Not only does she not always speak truth, she brings in speakers who are less than experts, and it scares me when this non-expert in econ is a stockbroker at Edward Jones. The guy came into class and asks what Altria (a.k.a. Phillip Morris) makes. One guy said cigarettes, and I said they own part of Kraft. He tells me, rather convinced in his speech, that "Actually, they own all of Kraft." B.S.!!! If it weren't for the fact he was handing out candy, and I was hungry, I would have said that to him. Readers, you can be assured that Altria, the company formerly knows as Phillip Morris, owns only 84.2% of Kraft, and you can but Kraft shares on the stock market, and therefore own part of Kraft, without owning Altria. As if you cared. Anyway, this stockbroker was very annoying, touting one of his favorite mutual funds for well over half of his talk. People, this guy keeps 6.5% of the money you hand him when you buy this mutual fund. The reason stockbrokers love mutual funds so much is they make so much money off of them. If some guy walks into his office with $100,000, and asked for a diversified set of stocks, the broker would earn $6,500 and keep about $3,250 to himself if he bought that mutual fund, whereas if he bought 30 different companies as stocks, he would earn $1,500 in commissions, and only keep $600 of that to himself. To top it off, Edward Jones as a company has been charged with taking cash from certain mutual fund companies to sell their mutual funds instead of better performing ones. Stock brokers as a whole strike me as a group of self-serving salesmen who know way too little about the stock market and too much about how to get a new Lexus.

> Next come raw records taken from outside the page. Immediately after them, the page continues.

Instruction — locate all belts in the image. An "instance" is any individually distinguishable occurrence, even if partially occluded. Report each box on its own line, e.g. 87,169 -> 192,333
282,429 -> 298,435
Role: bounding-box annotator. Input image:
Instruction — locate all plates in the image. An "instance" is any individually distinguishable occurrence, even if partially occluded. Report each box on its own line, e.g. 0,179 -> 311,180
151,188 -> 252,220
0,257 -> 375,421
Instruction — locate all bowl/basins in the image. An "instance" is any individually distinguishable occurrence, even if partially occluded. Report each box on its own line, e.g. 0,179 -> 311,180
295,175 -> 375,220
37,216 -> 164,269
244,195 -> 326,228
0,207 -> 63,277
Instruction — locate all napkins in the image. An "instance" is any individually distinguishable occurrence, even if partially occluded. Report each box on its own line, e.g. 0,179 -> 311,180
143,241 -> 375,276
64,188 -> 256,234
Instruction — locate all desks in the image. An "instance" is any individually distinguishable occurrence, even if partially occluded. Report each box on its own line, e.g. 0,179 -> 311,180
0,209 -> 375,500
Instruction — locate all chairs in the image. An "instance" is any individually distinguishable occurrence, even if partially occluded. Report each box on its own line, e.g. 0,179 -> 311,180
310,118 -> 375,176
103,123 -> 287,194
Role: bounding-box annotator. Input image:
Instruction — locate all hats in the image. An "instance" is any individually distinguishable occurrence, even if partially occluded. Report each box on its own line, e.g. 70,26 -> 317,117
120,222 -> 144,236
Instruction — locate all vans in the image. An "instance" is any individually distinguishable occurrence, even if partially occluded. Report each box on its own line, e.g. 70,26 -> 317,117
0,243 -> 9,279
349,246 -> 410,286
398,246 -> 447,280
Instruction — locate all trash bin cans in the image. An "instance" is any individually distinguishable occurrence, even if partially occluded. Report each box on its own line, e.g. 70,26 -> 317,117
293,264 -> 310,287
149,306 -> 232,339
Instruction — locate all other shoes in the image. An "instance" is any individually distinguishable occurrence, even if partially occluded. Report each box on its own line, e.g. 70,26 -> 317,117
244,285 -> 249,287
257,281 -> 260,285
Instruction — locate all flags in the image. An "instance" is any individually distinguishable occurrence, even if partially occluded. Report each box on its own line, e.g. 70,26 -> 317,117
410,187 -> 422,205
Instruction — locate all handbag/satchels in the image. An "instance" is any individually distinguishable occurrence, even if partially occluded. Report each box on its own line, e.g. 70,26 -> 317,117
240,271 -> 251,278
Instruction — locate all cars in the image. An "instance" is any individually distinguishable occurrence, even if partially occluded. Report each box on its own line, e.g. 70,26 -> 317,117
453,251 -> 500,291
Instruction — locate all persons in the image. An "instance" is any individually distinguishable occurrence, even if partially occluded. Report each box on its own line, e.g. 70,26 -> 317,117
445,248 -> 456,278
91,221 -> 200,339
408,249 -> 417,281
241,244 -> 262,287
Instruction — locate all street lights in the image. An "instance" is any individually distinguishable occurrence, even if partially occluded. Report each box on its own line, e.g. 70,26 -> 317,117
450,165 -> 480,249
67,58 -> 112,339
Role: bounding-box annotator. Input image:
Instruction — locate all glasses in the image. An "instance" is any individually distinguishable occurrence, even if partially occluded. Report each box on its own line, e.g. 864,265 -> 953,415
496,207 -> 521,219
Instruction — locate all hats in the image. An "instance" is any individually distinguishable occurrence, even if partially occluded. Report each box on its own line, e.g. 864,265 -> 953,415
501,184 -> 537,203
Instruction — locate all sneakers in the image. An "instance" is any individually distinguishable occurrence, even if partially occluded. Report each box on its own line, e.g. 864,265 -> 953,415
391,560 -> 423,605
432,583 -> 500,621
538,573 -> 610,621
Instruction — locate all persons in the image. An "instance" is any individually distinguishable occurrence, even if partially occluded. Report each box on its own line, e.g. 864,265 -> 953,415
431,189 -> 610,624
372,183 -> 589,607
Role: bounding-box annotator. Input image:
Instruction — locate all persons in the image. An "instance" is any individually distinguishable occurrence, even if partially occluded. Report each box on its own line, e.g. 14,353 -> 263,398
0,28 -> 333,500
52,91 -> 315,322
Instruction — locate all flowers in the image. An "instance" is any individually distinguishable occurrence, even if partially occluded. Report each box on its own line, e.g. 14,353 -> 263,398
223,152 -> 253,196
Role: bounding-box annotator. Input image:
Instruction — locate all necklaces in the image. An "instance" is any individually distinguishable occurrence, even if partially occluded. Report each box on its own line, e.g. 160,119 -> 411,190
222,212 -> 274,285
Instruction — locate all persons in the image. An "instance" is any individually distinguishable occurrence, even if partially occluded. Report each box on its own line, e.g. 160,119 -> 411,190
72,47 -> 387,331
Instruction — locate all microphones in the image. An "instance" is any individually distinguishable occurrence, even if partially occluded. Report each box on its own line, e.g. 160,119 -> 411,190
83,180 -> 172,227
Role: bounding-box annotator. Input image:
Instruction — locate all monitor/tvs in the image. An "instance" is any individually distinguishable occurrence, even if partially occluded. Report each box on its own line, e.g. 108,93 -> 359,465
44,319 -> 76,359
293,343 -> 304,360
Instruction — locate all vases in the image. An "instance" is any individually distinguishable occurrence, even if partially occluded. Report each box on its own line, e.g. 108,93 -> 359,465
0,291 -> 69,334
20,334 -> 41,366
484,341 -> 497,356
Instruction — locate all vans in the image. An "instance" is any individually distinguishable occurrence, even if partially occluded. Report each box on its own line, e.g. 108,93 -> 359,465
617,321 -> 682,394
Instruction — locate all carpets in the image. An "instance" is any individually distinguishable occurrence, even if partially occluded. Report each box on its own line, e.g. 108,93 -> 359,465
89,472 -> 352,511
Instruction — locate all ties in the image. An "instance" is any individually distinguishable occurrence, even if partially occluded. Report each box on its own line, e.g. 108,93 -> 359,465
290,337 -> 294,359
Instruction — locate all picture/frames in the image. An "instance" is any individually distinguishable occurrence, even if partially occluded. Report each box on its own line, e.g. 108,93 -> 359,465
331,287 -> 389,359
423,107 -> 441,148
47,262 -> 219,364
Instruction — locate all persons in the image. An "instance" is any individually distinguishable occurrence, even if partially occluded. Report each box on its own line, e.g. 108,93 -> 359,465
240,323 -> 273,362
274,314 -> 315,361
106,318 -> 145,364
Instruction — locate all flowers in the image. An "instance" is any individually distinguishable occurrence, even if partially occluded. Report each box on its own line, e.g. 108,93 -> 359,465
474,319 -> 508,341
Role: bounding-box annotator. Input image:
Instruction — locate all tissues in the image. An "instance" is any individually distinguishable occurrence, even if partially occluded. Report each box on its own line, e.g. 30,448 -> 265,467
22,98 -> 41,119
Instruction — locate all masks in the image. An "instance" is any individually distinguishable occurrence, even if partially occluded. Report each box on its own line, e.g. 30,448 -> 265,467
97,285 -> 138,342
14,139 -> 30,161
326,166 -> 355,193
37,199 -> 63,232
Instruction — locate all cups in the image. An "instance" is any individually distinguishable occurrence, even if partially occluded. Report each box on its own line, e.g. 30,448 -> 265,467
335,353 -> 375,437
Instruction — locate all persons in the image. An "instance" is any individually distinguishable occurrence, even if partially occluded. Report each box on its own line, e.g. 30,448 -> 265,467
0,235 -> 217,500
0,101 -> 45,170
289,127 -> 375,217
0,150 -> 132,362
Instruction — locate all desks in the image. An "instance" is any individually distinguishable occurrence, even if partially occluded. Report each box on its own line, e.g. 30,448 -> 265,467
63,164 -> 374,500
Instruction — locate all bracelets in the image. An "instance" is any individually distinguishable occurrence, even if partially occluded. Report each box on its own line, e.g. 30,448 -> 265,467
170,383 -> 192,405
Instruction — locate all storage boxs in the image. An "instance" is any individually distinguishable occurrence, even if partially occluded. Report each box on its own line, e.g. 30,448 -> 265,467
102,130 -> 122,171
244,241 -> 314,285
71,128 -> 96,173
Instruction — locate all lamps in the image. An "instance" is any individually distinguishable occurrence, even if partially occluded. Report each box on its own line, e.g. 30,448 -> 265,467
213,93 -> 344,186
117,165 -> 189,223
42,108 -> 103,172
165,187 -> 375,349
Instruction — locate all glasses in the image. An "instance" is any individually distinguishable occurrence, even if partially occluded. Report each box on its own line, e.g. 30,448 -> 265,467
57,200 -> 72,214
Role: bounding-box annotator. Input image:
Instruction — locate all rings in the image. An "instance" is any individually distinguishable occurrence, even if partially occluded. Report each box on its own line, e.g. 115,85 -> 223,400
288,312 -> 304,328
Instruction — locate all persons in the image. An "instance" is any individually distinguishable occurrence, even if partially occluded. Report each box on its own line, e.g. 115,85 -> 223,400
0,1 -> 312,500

Then there is always the worst part of the class, her lectures. Luckily, I have entertaining people in my class, who will break up her lectures to ask rather peculiar questions. Then those people in the corner she yells at to wake up always add that important humor factor. Her lectures lack anything that remotely interests me. Either I know what she's talking about, or I simply don't care. I noticed this type of thing has happened a lot this year.
Econ is the pinnacle example of the primary thing I have learned in this year of coming out of my homeschooled hole: Boredom can't kill you, but by God, you wish it could.